- **Instructions for the task**:
There are pictures in the records below; leave them out and set down exactly the lines from the one holding "TMR | TMJ |" through the one holding "Когато се връща".

[Dataset excerpts]
---

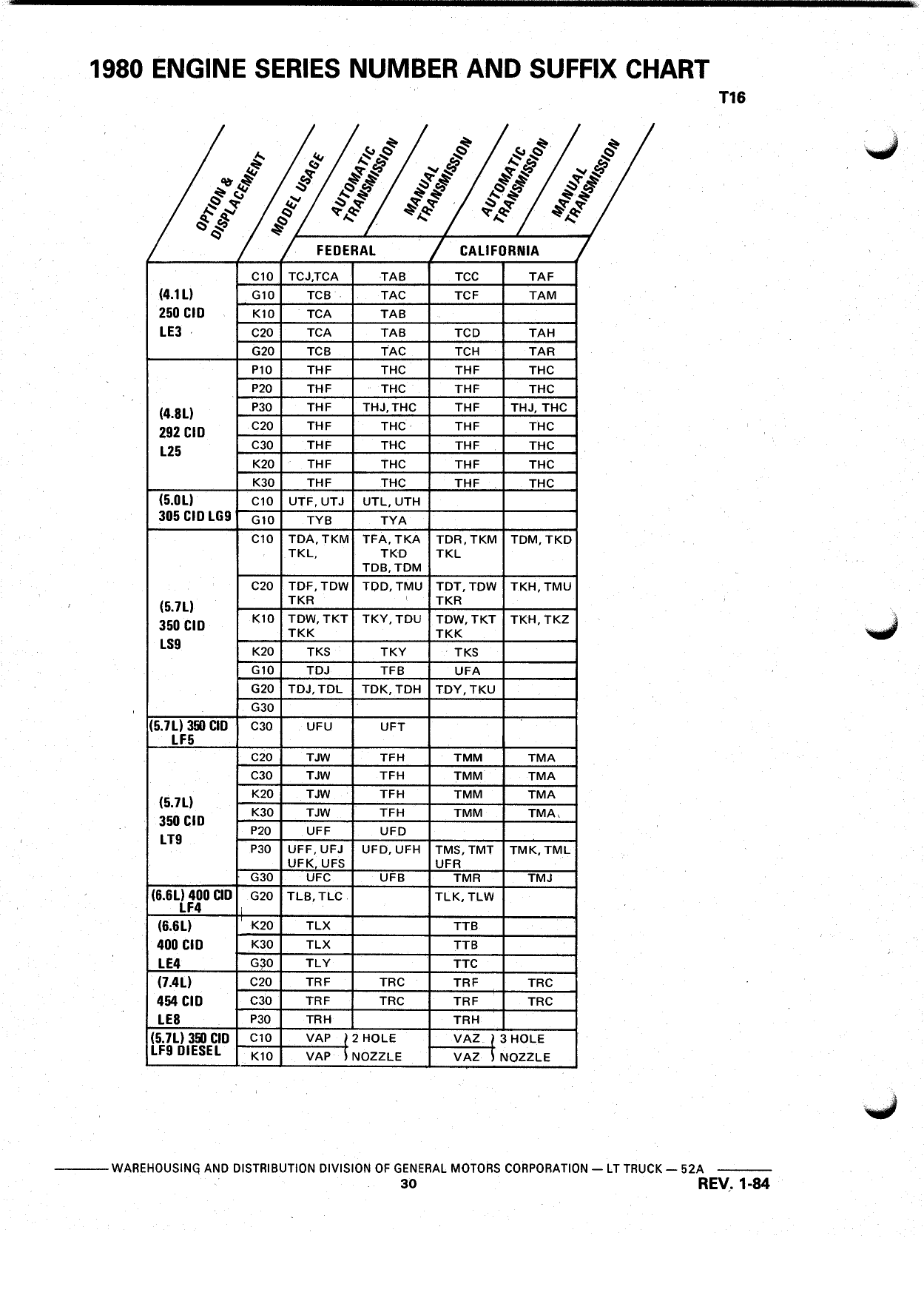 1980 ENGINE SERIES NUMBER AND SUFFIX CHART

T16

| OPTION & DISPLACEMENT | MODEL USAGE | FEDERAL AUTOMATIC TRANSMISSION | FEDERAL MANUAL TRANSMISSION | CALIFORNIA AUTOMATIC TRANSMISSION | CALIFORNIA MANUAL TRANSMISSION |
|---|---|---|---|---|---|
| (4.1L) 250 CID LE3 | C10 | TCJ,TCA | TAB | TCC | TAF |
| | G10 | TCB | TAC | TCF | TAM |
| | K10 | TCA | TAB | | |
| | C20 | TCA | TAB | TCD | TAH |
| | G20 | TCB | TAC | TCH | TAR |
| (4.8L) 292 CID L25 | P10 | THF | THC | THF | THC |
| | P20 | THF | THC | THF | THC |
| | P30 | THF | THJ, THC | THF | THJ, THC |
| | C20 | THF | THC | THF | THC |
| | C30 | THF | THC | THF | THC |
| | K20 | THF | THC | THF | THC |
| | K30 | THF | THC | THF | THC |
| (5.0L) 305 CID LG9 | C10 | UTF, UTJ | UTL, UTH | | |
| | G10 | TYB | TYA | | |
| (5.7L) 350 CID LS9 | C10 | TDA, TKM TKL, | TFA, TKA TKD TDB, TDM | TDR, TKM TKL | TDM, TKD |
| | C20 | TDF, TDW TKR | TDD, TMU | TDT, TDW TKR | TKH, TMU |
| | K10 | TDW, TKT TKK | TKY, TDU | TDW, TKT TKK | TKH, TKZ |
| | K20 | TKS | TKY | TKS | |
| | G10 | TDJ | TFB | UFA | |
| | G20 | TDJ, TDL | TDK, TDH | TDY, TKU | |
| | G30 | | | | |
| (5.7L) 350 CID LF5 | C30 | UFU | UFT | | |
| (5.7L) 350 CID LT9 | C20 | TJW | TFH | TMM | TMA |
| | C30 | TJW | TFH | TMM | TMA |
| | K20 | TJW | TFH | TMM | TMA |
| | K30 | TJW | TFH | TMM | TMA |
| | P20 | UFF | UFD | | |
| | P30 | UFF, UFJ UFK, UFS | UFD, UFH | TMS, TMT UFR | TMK, TML |
| | G30 | UFC | UFB | TMR | TMJ |
| (6.6L) 400 CID LF4 | G20 | TLB, TLC | | TLK, TLW | |
| (6.6L) 400 CID LE4 | K20 | TLX | | TTB | |
| | K30 | TLX | | TTB | |
| | G30 | TLY | | TTC | |
| (7.4L) 454 CID LE8 | C20 | TRF | TRC | TRF | TRC |
| | C30 | TRF | TRC | TRF | TRC |
| | P30 | TRH | | TRH | |
| (5.7L) 350 CID LF9 DIESEL | C10 | VAP | 2 HOLE | VAZ | 3 HOLE |
| | K10 | VAP | NOZZLE | VAZ | NOZZLE |

WAREHOUSING AND DISTRIBUTION DIVISION OF GENERAL MOTORS CORPORATION — LT TRUCK — 52A

30

REV. 1-84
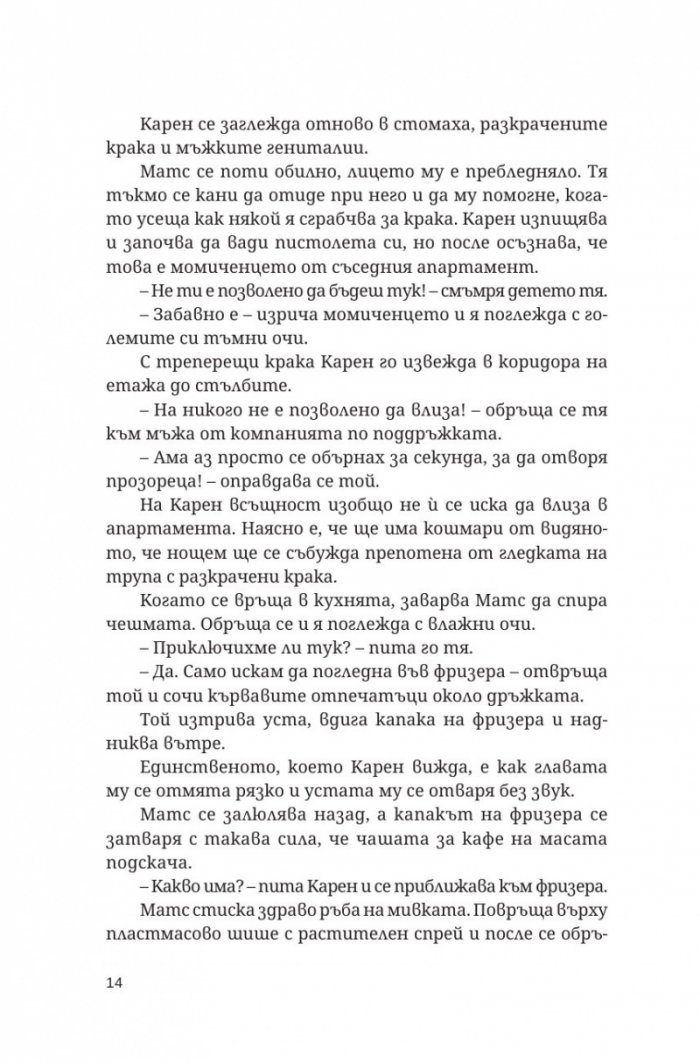 Карен се заглежда отново в стомаха, разкрачените крака и мъжките гениталии.

Матс се поти обилно, лицето му е пребледняло. Тя тъкмо се кани да отиде при него и да му помогне, когато усеща как някой я сграбчва за крака. Карен изпищява и започва да вади пистолета си, но после осъзнава, че това е момиченцето от съседния апартамент.

– Не ти е позволено да бъдеш тук! – смъмря детето тя.

– Забавно е – изрича момиченцето и я поглежда с големите си тъмни очи.

С треперещи крака Карен го извежда в коридора на етажа до стълбите.

– На никого не е позволено да влиза! – обръща се тя към мъжа от компанията по поддръжката.

– Ама аз просто се обърнах за секунда, за да отворя прозореца! – оправдава се той.

На Карен всъщност изобщо не ѝ се иска да влиза в апартамента. Наясно е, че ще има кошмари от видяното, че нощем ще се събужда препотена от гледката на трупа с разкрачени крака.

Когато се връща в кухнята, заварва Матс да спира чешмата. Обръща се и я поглежда с влажни очи.

– Приключихме ли тук? – пита го тя.

– Да. Само искам да погледна във фризера – отвръща той и сочи кървавите отпечатъци около дръжката.

Той изтрива уста, вдига капака на фризера и надниква вътре.

Единственото, което Карен вижда, е как главата му се отмята рязко и устата му се отваря без звук.

Матс се залюлява назад, а капакът на фризера се затваря с такава сила, че чашата за кафе на масата подскача.

– Какво има? – пита Карен и се приближава към фризера.

Матс стиска здраво ръба на мивката. Повръща върху пластмасово шише с растителен спрей и после се обръ-

14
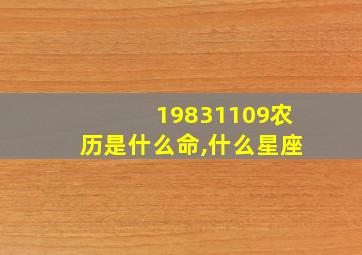 19831109农历是什么命,什么星座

---

- **Expected answer**:
| | G30 | UFC | UFB | TMR | TMJ |
| (6.6L) 400 CID LF4 | G20 | TLB, TLC | | TLK, TLW | |
| (6.6L) 400 CID LE4 | K20 | TLX | | TTB | |
| | K30 | TLX | | TTB | |
| | G30 | TLY | | TTC | |
| (7.4L) 454 CID LE8 | C20 | TRF | TRC | TRF | TRC |
| | C30 | TRF | TRC | TRF | TRC |
| | P30 | TRH | | TRH | |
| (5.7L) 350 CID LF9 DIESEL | C10 | VAP | 2 HOLE | VAZ | 3 HOLE |
| | K10 | VAP | NOZZLE | VAZ | NOZZLE |

WAREHOUSING AND DISTRIBUTION DIVISION OF GENERAL MOTORS CORPORATION — LT TRUCK — 52A

30

REV. 1-84
 Карен се заглежда отново в стомаха, разкрачените крака и мъжките гениталии.

Матс се поти обилно, лицето му е пребледняло. Тя тъкмо се кани да отиде при него и да му помогне, когато усеща как някой я сграбчва за крака. Карен изпищява и започва да вади пистолета си, но после осъзнава, че това е момиченцето от съседния апартамент.

– Не ти е позволено да бъдеш тук! – смъмря детето тя.

– Забавно е – изрича момиченцето и я поглежда с големите си тъмни очи.

С треперещи крака Карен го извежда в коридора на етажа до стълбите.

– На никого не е позволено да влиза! – обръща се тя към мъжа от компанията по поддръжката.

– Ама аз просто се обърнах за секунда, за да отворя прозореца! – оправдава се той.

На Карен всъщност изобщо не ѝ се иска да влиза в апартамента. Наясно е, че ще има кошмари от видяното, че нощем ще се събужда препотена от гледката на трупа с разкрачени крака.

Когато се връща в кухнята, заварва Матс да спира чешмата. Обръща се и я поглежда с влажни очи.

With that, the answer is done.